Revise the material between the lines holding "Thinking about the" and "1575 millimetres", inclusive, replacing "light green wall" with "pale green wall" throughout and keeping everything else unchanged. Give back only those lines, without the pictures.

_Data lines_
* Start *
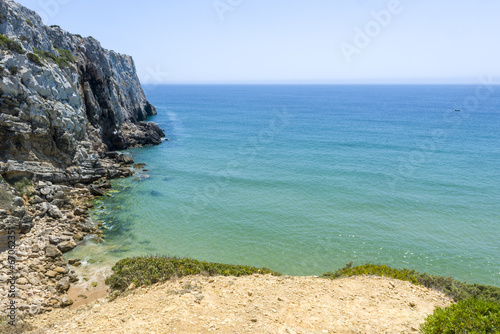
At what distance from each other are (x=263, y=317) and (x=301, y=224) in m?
20.0

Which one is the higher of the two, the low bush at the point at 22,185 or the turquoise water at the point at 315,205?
the low bush at the point at 22,185

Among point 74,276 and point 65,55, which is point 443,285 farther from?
point 65,55

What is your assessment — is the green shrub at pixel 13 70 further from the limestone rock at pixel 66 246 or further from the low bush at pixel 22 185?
the limestone rock at pixel 66 246

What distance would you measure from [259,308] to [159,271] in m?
7.86

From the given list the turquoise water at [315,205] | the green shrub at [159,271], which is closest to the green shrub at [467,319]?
the green shrub at [159,271]

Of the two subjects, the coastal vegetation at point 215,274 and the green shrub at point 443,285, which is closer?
the green shrub at point 443,285

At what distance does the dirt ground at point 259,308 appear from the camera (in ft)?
45.5

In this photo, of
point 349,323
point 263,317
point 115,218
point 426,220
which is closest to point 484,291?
point 349,323

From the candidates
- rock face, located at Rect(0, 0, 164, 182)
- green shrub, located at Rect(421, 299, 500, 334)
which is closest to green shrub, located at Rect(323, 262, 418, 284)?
green shrub, located at Rect(421, 299, 500, 334)

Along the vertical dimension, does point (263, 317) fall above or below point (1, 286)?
above

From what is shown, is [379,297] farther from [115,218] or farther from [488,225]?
[115,218]

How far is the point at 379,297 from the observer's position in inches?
675

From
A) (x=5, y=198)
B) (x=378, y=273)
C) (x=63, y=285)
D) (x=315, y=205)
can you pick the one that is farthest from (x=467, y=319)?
(x=5, y=198)

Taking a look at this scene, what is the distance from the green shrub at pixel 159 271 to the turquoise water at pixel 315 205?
6.37m
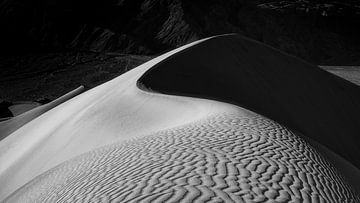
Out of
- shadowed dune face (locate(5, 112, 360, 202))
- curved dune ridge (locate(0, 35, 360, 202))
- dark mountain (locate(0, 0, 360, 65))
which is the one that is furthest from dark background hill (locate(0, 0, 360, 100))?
shadowed dune face (locate(5, 112, 360, 202))

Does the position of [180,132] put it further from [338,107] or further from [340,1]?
[340,1]

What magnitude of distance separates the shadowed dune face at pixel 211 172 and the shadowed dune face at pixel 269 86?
13.0 feet

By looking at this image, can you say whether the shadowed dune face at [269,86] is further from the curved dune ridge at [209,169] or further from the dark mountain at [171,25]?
the dark mountain at [171,25]

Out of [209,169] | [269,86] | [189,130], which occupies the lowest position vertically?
[269,86]

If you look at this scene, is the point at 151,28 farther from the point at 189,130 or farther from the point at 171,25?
the point at 189,130

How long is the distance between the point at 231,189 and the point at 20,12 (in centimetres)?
4007

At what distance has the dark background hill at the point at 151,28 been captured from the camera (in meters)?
35.5

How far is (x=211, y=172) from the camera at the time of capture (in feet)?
6.64

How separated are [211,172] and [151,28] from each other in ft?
126

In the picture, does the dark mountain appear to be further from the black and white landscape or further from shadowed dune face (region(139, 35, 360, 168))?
shadowed dune face (region(139, 35, 360, 168))

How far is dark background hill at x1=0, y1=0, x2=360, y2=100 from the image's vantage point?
116 ft

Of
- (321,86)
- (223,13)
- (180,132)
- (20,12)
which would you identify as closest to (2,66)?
(20,12)

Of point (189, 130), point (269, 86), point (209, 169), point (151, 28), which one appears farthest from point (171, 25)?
point (209, 169)

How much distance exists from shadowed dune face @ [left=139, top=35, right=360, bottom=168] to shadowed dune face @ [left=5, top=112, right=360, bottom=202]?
3966mm
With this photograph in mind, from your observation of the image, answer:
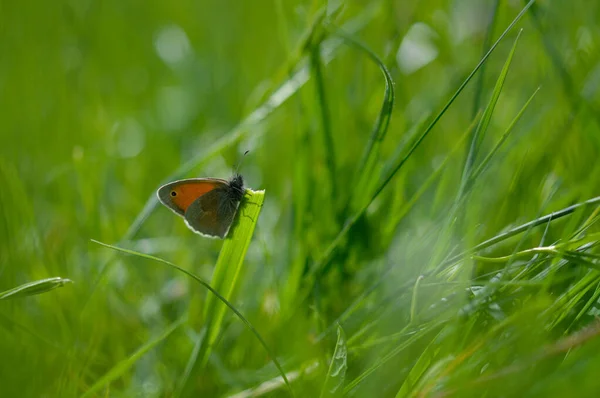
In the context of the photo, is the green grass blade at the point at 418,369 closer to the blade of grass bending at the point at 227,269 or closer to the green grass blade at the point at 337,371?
the green grass blade at the point at 337,371

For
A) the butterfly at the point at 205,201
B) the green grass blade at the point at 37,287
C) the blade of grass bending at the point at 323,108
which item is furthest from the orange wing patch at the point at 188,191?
the green grass blade at the point at 37,287

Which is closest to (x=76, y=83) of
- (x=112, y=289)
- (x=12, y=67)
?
(x=12, y=67)

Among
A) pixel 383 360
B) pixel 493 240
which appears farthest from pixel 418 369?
pixel 493 240

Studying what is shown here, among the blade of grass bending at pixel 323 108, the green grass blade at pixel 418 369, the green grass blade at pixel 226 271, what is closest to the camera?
the green grass blade at pixel 418 369

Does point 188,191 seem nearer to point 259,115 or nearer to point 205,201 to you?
point 205,201

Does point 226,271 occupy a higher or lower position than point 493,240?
higher

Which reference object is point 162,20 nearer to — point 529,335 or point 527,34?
point 527,34
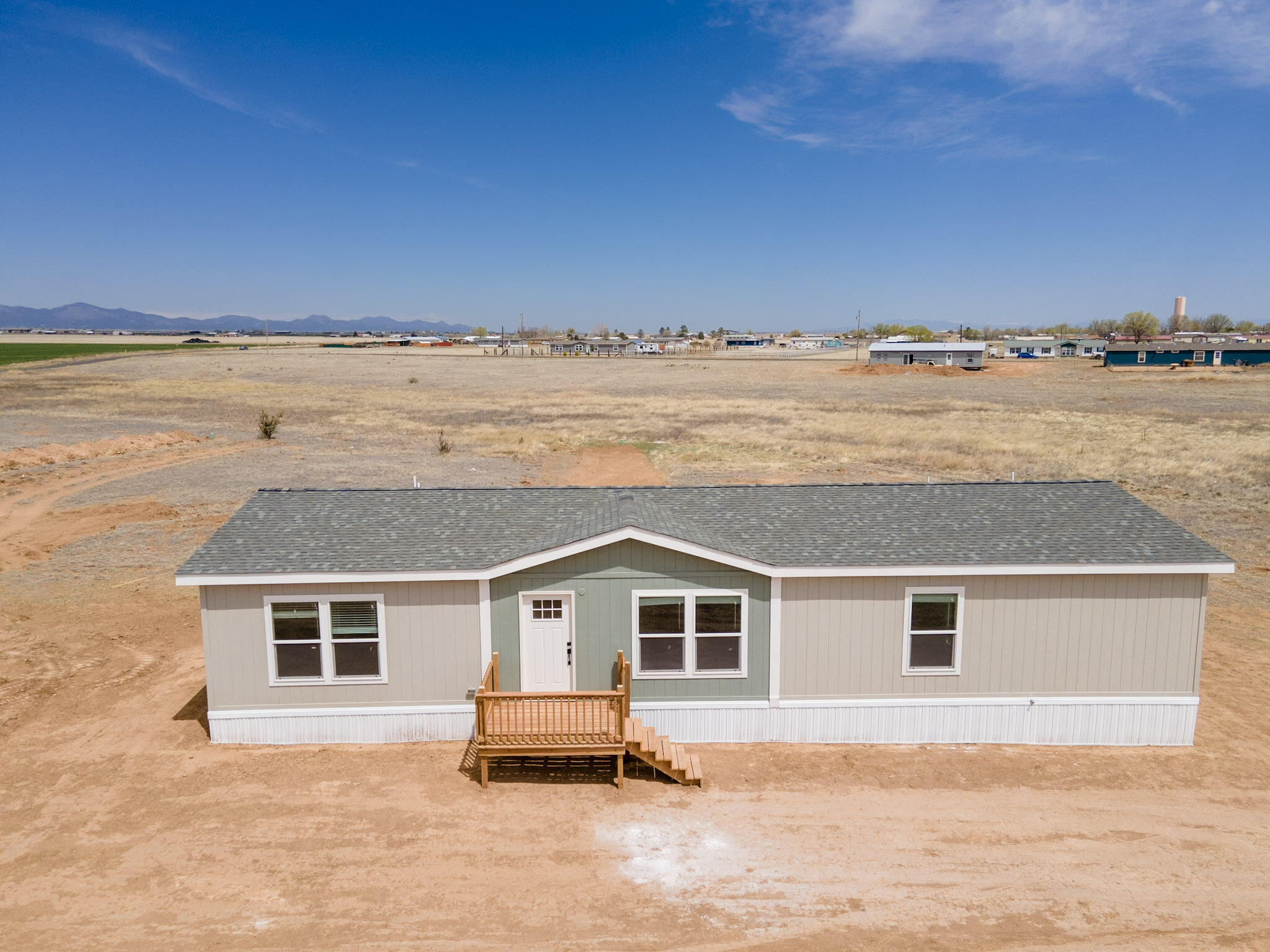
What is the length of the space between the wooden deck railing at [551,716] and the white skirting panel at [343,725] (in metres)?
0.92

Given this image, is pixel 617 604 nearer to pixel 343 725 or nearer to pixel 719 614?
pixel 719 614

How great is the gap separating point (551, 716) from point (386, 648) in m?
2.88

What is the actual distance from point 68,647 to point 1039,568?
19065 mm

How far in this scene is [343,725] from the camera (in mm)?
12609

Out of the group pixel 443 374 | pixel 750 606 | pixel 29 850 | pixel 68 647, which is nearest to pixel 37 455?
pixel 68 647

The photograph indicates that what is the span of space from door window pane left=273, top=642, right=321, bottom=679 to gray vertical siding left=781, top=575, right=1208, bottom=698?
7.51 m

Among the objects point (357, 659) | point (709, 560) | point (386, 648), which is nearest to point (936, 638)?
point (709, 560)

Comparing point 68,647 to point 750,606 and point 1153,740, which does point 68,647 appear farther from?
point 1153,740

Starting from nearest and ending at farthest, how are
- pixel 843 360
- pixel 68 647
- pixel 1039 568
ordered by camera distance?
pixel 1039 568 < pixel 68 647 < pixel 843 360

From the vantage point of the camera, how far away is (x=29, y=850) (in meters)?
9.98

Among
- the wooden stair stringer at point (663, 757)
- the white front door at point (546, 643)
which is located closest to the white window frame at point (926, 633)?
the wooden stair stringer at point (663, 757)

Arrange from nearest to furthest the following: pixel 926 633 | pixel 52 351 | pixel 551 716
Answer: pixel 551 716
pixel 926 633
pixel 52 351

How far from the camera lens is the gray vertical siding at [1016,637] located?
40.5 feet

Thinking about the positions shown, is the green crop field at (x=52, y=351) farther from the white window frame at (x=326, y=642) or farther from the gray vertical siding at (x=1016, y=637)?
the gray vertical siding at (x=1016, y=637)
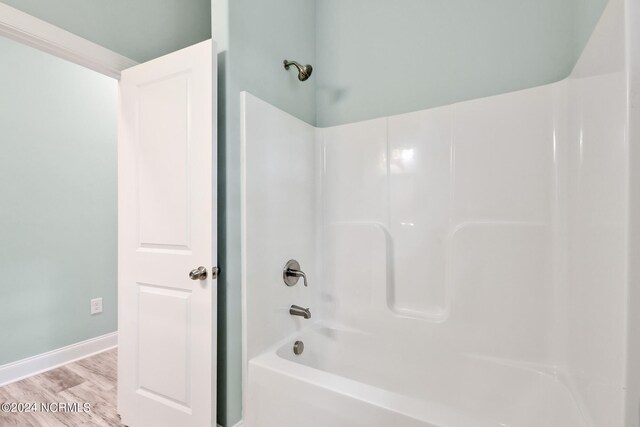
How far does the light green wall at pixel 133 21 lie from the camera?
4.39ft

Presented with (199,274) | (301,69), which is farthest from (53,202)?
(301,69)

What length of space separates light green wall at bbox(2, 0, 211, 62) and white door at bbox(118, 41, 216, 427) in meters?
0.20

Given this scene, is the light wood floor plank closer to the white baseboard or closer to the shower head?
the white baseboard

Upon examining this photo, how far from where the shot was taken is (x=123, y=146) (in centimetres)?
163

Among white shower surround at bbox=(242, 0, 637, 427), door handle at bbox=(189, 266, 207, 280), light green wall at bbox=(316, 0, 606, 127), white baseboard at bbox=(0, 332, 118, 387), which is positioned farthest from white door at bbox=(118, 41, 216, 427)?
white baseboard at bbox=(0, 332, 118, 387)

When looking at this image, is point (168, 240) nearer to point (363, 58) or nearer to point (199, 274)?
point (199, 274)

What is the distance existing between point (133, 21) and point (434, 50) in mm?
1663

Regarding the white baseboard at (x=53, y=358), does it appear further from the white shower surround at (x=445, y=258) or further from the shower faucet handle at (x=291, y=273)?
the shower faucet handle at (x=291, y=273)

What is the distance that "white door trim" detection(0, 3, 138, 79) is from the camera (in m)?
1.20

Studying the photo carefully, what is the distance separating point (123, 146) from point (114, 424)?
1575 millimetres

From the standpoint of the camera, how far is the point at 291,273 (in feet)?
5.56

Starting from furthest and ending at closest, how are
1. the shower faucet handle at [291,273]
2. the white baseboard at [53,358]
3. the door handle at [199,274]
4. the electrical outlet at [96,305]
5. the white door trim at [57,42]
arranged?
the electrical outlet at [96,305]
the white baseboard at [53,358]
the shower faucet handle at [291,273]
the door handle at [199,274]
the white door trim at [57,42]

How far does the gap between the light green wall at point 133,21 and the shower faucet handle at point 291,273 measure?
1428 millimetres

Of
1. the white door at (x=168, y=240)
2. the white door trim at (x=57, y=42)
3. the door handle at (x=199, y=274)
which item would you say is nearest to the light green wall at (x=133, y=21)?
* End *
_Exercise output_
Thinking about the positions shown, is the green crop field at (x=52, y=351) farther from the white window frame at (x=326, y=642) or farther from the gray vertical siding at (x=1016, y=637)?
the gray vertical siding at (x=1016, y=637)
How far does the pale green wall at pixel 133 21 lie from the camera?
4.39ft

Presented with (199,274) | (301,69), which is farthest from (53,202)?
(301,69)

What length of space separates pale green wall at bbox(2, 0, 211, 62) and white door at bbox(118, 41, 216, 427) in meters?
0.20

Given this scene, is the light wood floor plank closer to the white baseboard or closer to the shower head?
the white baseboard

Upon examining this photo, how far from where the shot was taken is (x=123, y=146) (in centimetres)?
163

Among white shower surround at bbox=(242, 0, 637, 427), door handle at bbox=(189, 266, 207, 280), pale green wall at bbox=(316, 0, 606, 127), white baseboard at bbox=(0, 332, 118, 387), which is positioned farthest from white door at bbox=(118, 41, 216, 427)?
white baseboard at bbox=(0, 332, 118, 387)

When looking at this image, is point (168, 240) nearer to point (363, 58) or nearer to point (199, 274)?
point (199, 274)

What is the distance existing between point (133, 21) and point (434, 50) in mm?
1663

Regarding the white baseboard at (x=53, y=358), does it appear further from the white shower surround at (x=445, y=258) or further from the shower faucet handle at (x=291, y=273)?
the shower faucet handle at (x=291, y=273)

What is the distance that "white door trim" detection(0, 3, 138, 79) is from the camera (in m)?
1.20

Studying the photo carefully, what is the distance separating point (123, 146) from point (114, 424)?
1575 millimetres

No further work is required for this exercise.